The March 19 primary elections are less than one month away and early voting has begun! We’re urging you and your community members to support Bring Chicago Home on the ballot.
Illinois Partners for Human Service believes that housing is a human right and that prevention services and stable housing opportunities are necessary to cultivate a thriving, healthy state.
The ballot initiative will fund affordable housing and invest in programs that prevent homelessness by amending the one-time real estate tax. The restructure will lower the tax on properties sold for less than $1 million (94% of Chicago home-buyers), and generate funding by increasing the tax for anyone buying a property for over $1 million. All revenue from this small tax will be used to support Chicago’s unhoused community members and create new jobs in construction to build new housing or rehabilitate buildings to preserve existing housing.
You may have heard that there was a recent ruling by Cook County courts to deny Chicagoans the opportunity to vote on this issue. This is voter suppression, and it’s being carried out by a small minority of the wealthy real estate industry who want to strip Chicagoans of popular policies that help poor-, working-class, and middle-class people who call this City home. Chicago has filed a stay with the court and it will be appealed in higher court. You can read the campaign’s statement on this ruling here. Despite confusing headlines, Bring Chicago Home is still on the ballot, and we are encouraging everyone to vote YES on Ballot Question 1!
Your organization can support Bring Chicago Home by talking to your community about it and sharing campaign materials on social media, making a donation, attending the fundraiser on March 5, or volunteering with the campaign.
You can find BCH on Twitter (@BringChiHome), Instagram (@BringChicagoHome), Facebook (Bring Chicago Home), and TikTok (@bringchihome).

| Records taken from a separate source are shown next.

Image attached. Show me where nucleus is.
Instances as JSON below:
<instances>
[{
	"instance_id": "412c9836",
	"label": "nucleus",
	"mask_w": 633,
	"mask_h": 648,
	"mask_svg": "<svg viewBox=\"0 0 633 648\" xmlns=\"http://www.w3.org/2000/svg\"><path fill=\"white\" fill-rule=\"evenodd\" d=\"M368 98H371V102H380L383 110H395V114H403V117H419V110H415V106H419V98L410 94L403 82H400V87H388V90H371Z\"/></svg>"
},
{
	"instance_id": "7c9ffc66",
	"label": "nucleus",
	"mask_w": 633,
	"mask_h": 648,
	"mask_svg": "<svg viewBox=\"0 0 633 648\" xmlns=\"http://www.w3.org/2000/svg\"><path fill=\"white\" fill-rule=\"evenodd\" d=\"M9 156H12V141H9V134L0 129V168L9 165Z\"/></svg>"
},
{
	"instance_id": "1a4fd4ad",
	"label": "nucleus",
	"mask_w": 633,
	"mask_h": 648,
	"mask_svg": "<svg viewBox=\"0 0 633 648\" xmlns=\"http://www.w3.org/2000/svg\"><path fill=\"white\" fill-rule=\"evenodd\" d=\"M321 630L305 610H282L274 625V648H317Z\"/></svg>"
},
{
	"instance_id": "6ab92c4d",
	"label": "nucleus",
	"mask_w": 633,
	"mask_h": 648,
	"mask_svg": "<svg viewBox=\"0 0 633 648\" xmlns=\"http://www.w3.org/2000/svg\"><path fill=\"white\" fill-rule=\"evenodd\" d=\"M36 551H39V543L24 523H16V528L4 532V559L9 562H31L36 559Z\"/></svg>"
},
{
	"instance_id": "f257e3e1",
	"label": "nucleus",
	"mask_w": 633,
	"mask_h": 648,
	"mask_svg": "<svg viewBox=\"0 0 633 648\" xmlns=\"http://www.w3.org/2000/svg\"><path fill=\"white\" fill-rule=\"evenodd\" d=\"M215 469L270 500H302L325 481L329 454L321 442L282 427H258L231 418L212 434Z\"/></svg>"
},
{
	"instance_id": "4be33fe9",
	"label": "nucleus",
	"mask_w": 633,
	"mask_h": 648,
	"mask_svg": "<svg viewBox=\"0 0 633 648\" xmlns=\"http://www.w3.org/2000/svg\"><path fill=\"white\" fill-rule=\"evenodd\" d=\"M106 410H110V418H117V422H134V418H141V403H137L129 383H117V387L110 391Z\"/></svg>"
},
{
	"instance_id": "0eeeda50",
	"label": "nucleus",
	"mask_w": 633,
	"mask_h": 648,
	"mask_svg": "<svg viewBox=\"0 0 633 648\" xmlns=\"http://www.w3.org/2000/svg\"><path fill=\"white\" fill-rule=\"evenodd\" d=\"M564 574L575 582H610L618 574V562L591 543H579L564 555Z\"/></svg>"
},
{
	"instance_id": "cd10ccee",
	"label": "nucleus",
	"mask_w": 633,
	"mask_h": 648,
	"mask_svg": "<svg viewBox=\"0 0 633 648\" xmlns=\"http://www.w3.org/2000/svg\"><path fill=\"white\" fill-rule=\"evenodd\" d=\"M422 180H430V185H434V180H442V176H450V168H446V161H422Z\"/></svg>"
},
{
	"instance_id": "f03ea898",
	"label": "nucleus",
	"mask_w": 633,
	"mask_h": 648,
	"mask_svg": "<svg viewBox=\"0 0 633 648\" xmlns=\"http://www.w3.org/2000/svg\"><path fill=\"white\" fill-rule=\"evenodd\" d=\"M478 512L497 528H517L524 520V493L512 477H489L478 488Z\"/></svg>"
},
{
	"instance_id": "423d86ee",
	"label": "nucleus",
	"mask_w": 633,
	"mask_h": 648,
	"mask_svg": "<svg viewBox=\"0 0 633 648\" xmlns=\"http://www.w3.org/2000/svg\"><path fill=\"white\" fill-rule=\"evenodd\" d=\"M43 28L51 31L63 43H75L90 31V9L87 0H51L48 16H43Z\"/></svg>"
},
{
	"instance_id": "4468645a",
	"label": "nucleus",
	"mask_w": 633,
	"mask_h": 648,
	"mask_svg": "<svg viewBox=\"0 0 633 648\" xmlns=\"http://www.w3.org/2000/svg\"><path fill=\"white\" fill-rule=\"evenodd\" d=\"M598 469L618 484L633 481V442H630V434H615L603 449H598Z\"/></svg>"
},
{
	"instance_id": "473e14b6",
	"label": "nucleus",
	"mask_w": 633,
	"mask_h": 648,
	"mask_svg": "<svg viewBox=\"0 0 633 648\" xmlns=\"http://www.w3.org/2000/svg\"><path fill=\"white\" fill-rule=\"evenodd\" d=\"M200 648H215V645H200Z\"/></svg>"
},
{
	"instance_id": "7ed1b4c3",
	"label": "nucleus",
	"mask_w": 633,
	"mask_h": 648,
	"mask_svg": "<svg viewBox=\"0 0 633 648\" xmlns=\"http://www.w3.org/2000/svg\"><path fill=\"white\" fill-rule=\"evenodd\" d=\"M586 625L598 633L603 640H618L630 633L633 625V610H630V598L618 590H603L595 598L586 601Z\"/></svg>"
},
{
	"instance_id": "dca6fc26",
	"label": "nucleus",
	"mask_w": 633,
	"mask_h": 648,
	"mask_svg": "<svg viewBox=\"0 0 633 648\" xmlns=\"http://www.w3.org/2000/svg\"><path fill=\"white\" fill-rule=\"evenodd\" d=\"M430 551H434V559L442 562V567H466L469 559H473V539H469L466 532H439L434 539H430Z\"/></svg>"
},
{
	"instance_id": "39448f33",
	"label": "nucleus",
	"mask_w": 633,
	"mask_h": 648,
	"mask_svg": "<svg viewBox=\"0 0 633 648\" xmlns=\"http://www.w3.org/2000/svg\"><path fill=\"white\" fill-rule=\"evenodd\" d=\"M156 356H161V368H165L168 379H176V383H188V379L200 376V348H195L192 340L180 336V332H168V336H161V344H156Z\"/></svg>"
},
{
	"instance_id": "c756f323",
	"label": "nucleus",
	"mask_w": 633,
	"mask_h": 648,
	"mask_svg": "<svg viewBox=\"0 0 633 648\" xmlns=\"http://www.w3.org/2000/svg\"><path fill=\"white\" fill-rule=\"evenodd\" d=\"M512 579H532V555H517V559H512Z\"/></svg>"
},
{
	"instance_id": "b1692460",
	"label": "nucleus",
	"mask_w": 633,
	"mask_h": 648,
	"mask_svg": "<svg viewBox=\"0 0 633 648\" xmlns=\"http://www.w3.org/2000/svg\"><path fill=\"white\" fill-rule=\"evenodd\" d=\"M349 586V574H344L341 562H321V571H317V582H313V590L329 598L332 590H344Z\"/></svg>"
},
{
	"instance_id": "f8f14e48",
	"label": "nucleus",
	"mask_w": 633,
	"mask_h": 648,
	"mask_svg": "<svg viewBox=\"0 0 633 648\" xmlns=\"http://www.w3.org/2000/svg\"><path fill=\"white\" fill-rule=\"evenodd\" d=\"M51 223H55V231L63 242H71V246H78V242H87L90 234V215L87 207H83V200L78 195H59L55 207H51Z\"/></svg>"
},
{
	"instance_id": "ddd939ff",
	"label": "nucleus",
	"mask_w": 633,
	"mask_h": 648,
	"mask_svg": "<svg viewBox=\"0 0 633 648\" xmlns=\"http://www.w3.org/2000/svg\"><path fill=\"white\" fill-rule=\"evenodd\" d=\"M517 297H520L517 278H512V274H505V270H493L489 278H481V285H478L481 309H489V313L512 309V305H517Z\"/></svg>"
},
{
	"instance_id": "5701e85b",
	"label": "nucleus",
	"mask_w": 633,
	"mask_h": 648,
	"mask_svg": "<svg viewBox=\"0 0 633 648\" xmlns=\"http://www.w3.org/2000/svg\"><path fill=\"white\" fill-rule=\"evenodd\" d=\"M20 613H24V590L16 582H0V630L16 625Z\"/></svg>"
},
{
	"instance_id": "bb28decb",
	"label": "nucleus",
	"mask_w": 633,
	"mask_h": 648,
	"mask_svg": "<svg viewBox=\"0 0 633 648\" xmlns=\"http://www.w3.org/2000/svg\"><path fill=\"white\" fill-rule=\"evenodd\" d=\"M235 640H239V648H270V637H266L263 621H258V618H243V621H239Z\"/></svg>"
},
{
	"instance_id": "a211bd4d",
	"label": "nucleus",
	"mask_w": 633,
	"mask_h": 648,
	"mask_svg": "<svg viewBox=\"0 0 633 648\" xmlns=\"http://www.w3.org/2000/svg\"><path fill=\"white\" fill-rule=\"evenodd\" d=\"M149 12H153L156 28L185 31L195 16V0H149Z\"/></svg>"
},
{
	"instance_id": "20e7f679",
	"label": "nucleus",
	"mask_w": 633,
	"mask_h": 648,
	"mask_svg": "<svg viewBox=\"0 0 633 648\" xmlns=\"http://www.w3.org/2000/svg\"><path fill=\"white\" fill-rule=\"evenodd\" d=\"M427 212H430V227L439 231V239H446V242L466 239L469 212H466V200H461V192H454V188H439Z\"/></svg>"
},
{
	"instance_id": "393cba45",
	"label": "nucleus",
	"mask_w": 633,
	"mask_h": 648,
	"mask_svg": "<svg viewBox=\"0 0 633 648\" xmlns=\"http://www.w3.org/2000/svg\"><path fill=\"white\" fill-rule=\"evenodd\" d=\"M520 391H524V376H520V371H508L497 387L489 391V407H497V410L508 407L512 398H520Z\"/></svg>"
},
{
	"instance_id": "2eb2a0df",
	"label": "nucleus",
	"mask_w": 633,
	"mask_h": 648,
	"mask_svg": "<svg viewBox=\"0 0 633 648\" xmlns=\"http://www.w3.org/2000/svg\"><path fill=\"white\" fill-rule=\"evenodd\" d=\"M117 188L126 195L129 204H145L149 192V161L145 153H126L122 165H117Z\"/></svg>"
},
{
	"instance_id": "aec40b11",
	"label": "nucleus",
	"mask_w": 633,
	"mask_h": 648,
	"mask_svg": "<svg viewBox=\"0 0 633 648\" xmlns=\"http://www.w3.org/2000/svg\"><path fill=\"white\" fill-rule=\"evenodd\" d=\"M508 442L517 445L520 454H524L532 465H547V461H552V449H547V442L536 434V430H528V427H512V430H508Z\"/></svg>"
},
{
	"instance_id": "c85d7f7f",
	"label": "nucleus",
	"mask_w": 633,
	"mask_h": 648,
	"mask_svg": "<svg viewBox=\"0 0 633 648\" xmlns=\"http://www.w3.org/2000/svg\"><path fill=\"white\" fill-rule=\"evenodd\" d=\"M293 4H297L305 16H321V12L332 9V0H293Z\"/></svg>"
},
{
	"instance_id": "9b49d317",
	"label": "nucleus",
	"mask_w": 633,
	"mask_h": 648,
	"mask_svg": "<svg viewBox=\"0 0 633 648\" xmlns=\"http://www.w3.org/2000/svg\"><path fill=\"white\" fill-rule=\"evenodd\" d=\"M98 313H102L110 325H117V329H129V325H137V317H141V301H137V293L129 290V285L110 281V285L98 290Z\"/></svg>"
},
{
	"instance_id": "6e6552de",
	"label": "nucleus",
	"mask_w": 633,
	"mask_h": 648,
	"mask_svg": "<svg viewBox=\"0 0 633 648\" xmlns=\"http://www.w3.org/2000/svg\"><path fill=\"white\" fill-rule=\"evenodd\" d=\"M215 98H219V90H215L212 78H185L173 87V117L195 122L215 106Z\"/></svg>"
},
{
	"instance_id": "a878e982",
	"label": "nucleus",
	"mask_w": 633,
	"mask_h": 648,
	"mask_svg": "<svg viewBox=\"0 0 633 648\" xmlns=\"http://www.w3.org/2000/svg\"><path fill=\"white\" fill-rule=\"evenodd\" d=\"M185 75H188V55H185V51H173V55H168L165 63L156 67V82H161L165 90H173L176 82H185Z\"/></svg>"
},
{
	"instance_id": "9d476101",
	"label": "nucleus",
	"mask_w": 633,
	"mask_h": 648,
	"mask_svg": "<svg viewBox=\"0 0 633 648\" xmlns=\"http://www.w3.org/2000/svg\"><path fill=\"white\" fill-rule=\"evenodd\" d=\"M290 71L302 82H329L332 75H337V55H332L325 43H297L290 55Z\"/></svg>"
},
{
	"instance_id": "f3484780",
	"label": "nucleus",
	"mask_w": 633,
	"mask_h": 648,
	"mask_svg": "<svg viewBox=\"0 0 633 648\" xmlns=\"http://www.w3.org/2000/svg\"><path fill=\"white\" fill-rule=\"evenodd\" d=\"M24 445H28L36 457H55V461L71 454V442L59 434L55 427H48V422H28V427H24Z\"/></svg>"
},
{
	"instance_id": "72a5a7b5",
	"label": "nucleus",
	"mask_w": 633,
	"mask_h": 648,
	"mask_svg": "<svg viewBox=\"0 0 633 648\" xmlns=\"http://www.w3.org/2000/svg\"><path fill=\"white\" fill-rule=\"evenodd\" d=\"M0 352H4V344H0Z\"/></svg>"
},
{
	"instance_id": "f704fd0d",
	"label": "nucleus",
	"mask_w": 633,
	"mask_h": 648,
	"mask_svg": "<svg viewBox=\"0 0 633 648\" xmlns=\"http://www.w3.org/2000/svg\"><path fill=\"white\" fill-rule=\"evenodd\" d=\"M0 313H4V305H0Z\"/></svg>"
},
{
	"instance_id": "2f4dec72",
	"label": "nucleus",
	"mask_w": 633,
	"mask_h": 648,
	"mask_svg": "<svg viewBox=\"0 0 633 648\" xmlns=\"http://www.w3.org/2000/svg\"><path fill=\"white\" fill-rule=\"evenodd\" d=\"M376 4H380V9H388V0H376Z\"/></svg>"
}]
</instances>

What you’ll see on the ballot:
“Shall the City of Chicago impose: 1) a real estate transfer tax decrease of 20% to establish a new transfer tax rate of $3 for every $500 of the transfer price, or fraction thereof, for that part of the transfer price under $1,000,000 to be paid by the buyer of the real estate transferred unless the buyer is exempt from the tax solely by operation of state law, in which case the tax is to be paid by the seller; AND (2) a real estate transfer tax increase of 166.67% to establish a new transfer tax rate of $10 for every $500 of the transfer price or fraction thereof, for that part of the transfer price between $1,000,000 and $1,500,000 (inclusive) to be paid by the buyer of the real estate transferred unless the buyer is exempt from the tax solely by operation of state law, in which case the tax is to be paid by the seller; AND (3) a real estate transfer tax increase of 300% to establish a new transfer tax rate of $15 for every $500 of the transfer price, or fraction thereof, for that part of the transfer price exceeding $1,500,000 to be paid by the buyer of the real estate transferred unless the buyer is exempt from the tax solely by operation of state law, in which case the tax is to be paid by the seller? The current rate of the real estate transfer tax is $3.75 per $500 of the entire transfer price, or fraction thereof, and the revenue is used for general corporate purposes. The revenue from the increase (the difference between revenue generated under the increased rate and the current rate) is to be used for the purpose of addressing homelessness, including providing permanent affordable housing and the services necessary to obtain and maintain permanent housing in the City of Chicago.”